• Exercise tasks
• 1. In the Eifert surname text, return the passage between "Due to the continued" and "Koppeheel of Seeligstadt.", inclusive.
• 2. According to the Eifert surname text, which countries did George Calixtus travel in beginning in 1609? Name every one.

--- start Text shown ---

= Eifert =

The surname of Eifert, Eiffert, Eyfert, is German in origin. It has in its modern context in the translation of zealot, (of the Greek: zelotes = the Eiferer, in Hebrew kanai) the biblical form, Pinhas the zealot. There is also an early Prussian translation that means "one who protects what is dear", and symbolized in art by a wall or castle engulfed in flames.

== History ==
The probable origin of the word as a surname came during the Thirty Years War that arose as a part of the Protestant Reformation within the Holy Roman Empire. In the German development language, zealot is stated to be a synonym used for an "Eiferer" or fanatic. Specifically, the word likely originates in the "Synkretistischen" dispute, as a zealot in the context of German history during that time stands for the Orthodox Lutherans.

The Synkretistische dispute was a public argument between Lutheran clergyman and reform fanatics. The dispute ignited itself around George Calixtus (14. December 1586 in Medelby, Schleswig; † 19. March 1656 in Helmstedt) Beginning in 1609, he travelled for four years in Germany, Belgium, England, and France. He spent time learning different Protestant teachings and he tried to create a "unified theology" for the new Protestant faith. Appalled over the horrors of the Thirty-Years war, his concept sought to find a valid basis for all Christian denominations to find common ground in the Apostles' Creed that was a broad enough basis for Christian union and communion. He looked to the apostolic creed and the decisions of the church scholars of the first five centuries after the death of Jesus Christ as the basis for his concept. For this, he was accused of "syncretism for the ecumenical spirit" in which he looked to treat both Catholics and Calvinists as brothers in Christ.

Calixtus's was contrasted by Abraham Calovius (16. April 1612 in Mohrungen, Ostpreußen; † 25. February 1686 in Wittenberg) who opposed the Catholics, Calvinists, and Socinians, and in particular attacked the syncretism of his bitter enemy. While Calixtus affirmed that the Apostles' Creed was an adequate definition of faith, Calovius rather held that one must believe every part of revealed truth in order to gain salvation. This led Calovius to deny as a heresy the idea that Roman Catholics or Calvinists could be partakers of salvation.

Due to the continued rivalry between the Catholic Church and the elements within the forming Lutheran church, families in the newly determined Protestant duchies and Principalities often devoted their families by name, to their cause. Specifically in the case of the Eifert family in Saxony, the family had a multi-generational relationship with the Orthodox clergymen living in the Merseburg region. Johann Christophe Eifert, a free Jäger working for the famous German theologian Herr Carl Melchoir von Böse, introduced his son Karl Traugott Eifert into the clergy when he married Margarethe Eliz. Koppeheel, the daughter of the regional theologian M. Martin Koppeheel of Seeligstadt.

--- end Text shown ---
--- start Data entries ---

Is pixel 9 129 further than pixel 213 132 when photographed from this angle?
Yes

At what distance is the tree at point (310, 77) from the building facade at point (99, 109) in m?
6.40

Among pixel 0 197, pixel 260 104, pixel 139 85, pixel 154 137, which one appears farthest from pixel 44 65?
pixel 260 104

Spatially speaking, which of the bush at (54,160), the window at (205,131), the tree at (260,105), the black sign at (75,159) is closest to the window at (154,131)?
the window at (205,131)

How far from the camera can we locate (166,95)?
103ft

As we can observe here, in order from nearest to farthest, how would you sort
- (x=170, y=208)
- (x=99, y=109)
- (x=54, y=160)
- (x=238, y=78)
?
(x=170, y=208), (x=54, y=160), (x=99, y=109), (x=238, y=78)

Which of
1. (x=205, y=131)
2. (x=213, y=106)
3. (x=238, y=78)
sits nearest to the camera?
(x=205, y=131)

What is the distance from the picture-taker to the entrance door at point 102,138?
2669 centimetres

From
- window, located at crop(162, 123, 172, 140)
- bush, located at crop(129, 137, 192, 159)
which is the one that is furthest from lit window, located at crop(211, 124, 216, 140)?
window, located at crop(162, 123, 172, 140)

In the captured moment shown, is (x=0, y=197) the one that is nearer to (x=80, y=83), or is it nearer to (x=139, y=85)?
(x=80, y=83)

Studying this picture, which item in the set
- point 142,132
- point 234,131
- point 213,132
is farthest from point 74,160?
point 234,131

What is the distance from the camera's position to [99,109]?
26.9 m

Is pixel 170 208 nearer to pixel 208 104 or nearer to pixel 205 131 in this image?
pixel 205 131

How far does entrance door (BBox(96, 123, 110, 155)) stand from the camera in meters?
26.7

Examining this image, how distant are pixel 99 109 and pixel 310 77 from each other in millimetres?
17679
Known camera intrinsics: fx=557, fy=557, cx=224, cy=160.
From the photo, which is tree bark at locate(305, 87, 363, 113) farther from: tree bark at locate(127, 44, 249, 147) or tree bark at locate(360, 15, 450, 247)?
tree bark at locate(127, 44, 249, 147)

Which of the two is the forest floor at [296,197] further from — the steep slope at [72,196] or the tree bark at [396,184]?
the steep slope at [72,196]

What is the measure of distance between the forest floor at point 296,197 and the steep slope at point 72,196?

--- end Data entries ---

• Task responses
• 1.
Due to the continued rivalry between the Catholic Church and the elements within the forming Lutheran church, families in the newly determined Protestant duchies and Principalities often devoted their families by name, to their cause. Specifically in the case of the Eifert family in Saxony, the family had a multi-generational relationship with the Orthodox clergymen living in the Merseburg region. Johann Christophe Eifert, a free Jäger working for the famous German theologian Herr Carl Melchoir von Böse, introduced his son Karl Traugott Eifert into the clergy when he married Margarethe Eliz. Koppeheel, the daughter of the regional theologian M. Martin Koppeheel of Seeligstadt.

• 2. Germany, Belgium, England, France